As she started to land small film roles, she was raped.
A mentor convinced her to secretly give birth in London and entrust the child to her family.
Claudia Cardinale poses during a photocall of the Med Film festival in Rome
Patrick would officially be her younger brother until she revealed the truth seven years later.
"I was forced to accept this lie to avoid a scandal and protect my career," she said.
Fairytale
From then there was no looking back, as she became swept up into the golden age of Italian cinema, even though she knew "not a word" of the language, speaking only French, Arabic and her parents' Sicilian dialect.
At 20 "I became the heroine of a fairytale, the symbol of a country whose language I barely spoke," she wrote in her 2005 autobiography "My Stars."
Her voice had to be dubbed in Italian until she starred in Fellini's Oscar-winning "8 1/2" in 1963, when the star director insisted she use her own voice.

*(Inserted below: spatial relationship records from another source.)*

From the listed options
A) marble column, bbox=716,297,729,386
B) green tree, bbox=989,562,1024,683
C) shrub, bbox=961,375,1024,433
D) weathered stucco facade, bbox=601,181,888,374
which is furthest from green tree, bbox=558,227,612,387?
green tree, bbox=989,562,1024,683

That year, aged 25, Cardinale filmed both Visconti's epic period drama "The Leopard" and Fellini's surrealist hit "8 1/2" at the same time.
"Visconti wanted me brunette with long hair.

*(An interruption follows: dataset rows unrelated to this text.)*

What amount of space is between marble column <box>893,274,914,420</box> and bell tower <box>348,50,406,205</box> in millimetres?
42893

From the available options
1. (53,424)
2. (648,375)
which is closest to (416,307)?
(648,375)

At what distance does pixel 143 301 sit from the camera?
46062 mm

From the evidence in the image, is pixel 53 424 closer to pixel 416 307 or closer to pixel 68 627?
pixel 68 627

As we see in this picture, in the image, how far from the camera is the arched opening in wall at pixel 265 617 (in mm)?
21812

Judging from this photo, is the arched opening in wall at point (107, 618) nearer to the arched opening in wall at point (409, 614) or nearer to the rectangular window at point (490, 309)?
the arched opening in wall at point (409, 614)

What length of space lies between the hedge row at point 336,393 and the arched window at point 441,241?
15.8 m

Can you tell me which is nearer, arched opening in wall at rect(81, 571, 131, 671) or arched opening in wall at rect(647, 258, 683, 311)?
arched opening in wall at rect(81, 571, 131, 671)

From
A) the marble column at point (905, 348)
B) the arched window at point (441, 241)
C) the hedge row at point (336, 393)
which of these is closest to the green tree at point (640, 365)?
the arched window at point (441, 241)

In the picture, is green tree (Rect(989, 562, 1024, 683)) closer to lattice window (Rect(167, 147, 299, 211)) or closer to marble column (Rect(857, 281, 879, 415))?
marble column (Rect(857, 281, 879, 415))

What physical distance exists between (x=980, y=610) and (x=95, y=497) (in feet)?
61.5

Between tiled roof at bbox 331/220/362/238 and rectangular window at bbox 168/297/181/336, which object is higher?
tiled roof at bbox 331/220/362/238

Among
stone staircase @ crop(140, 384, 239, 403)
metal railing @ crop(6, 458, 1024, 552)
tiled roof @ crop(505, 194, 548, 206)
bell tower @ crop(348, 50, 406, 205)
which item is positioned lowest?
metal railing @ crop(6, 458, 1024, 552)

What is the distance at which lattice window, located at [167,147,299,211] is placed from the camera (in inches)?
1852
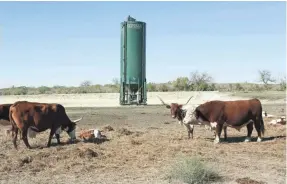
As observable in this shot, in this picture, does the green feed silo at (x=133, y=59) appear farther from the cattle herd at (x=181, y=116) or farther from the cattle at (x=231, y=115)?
the cattle at (x=231, y=115)

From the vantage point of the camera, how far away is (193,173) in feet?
34.0

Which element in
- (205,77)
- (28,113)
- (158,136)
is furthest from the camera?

Fellini wanted me blonde," she said.
Critics called her the "embodiment of postwar European glamour", and she was was packaged as such, both on screen and off.
"It's almost like she had sexiness thrust upon her," Britain's The Guardian wrote in 2013.
Claudia Cardinale and French actor Alain Delon arrive for the screening of "Il Gattopardpo" (Le Guepard / The Leopard) presented during a special screening at the 63rd Cannes Film Festival in Cannes.
Embraced by Hollywood, where she refused to settle, Cardinale had a huge hit with Blake Edwards' "The Pink Panther" with Peter Sellers, then Henry Hathaway's "Circus World" with Rita Hayworth and John Wayne.
"The best compliment I ever got was from actor David Niven while filming 'The Pink Panther'," Cardinale recalled.
He said: "Claudia, along with spaghetti, you're Italy's greatest invention."
Refusing to have cosmetic surgery, she went on to perform into her 80s, including in "La Strana Coppia", a female version of Neil Simon's "The Odd Couple" at the Teatro Augusteo in Naples.
Only love
Although desired by many, she said her "only love" was the blue-eye Neapolitan director Pasquale Squitieri, father to her daughter Claudia with whom she worked on a series of films over four decades until his death in 2017.
Italian actress Claudia Cardinale poses at the Museum in Tours. Photos: AFP
Her decades-long career has seen her star in 175 films and both the Venice and Berlin festivals awarded her honorary prizes.
In 2017 she featured on the official poster of the Cannes film festival amid an outcry that her thighs had been airbrushed to make the seem thinner.
A staunch defender of women's rights, she was named UNESCO Goodwill Ambassador in 2000 in recognition of her commitment to the cause of women and girls.
"I've had a of luck.
This job has given me a multitude of lives, and the possibility of putting my fame at the service of many causes," she said.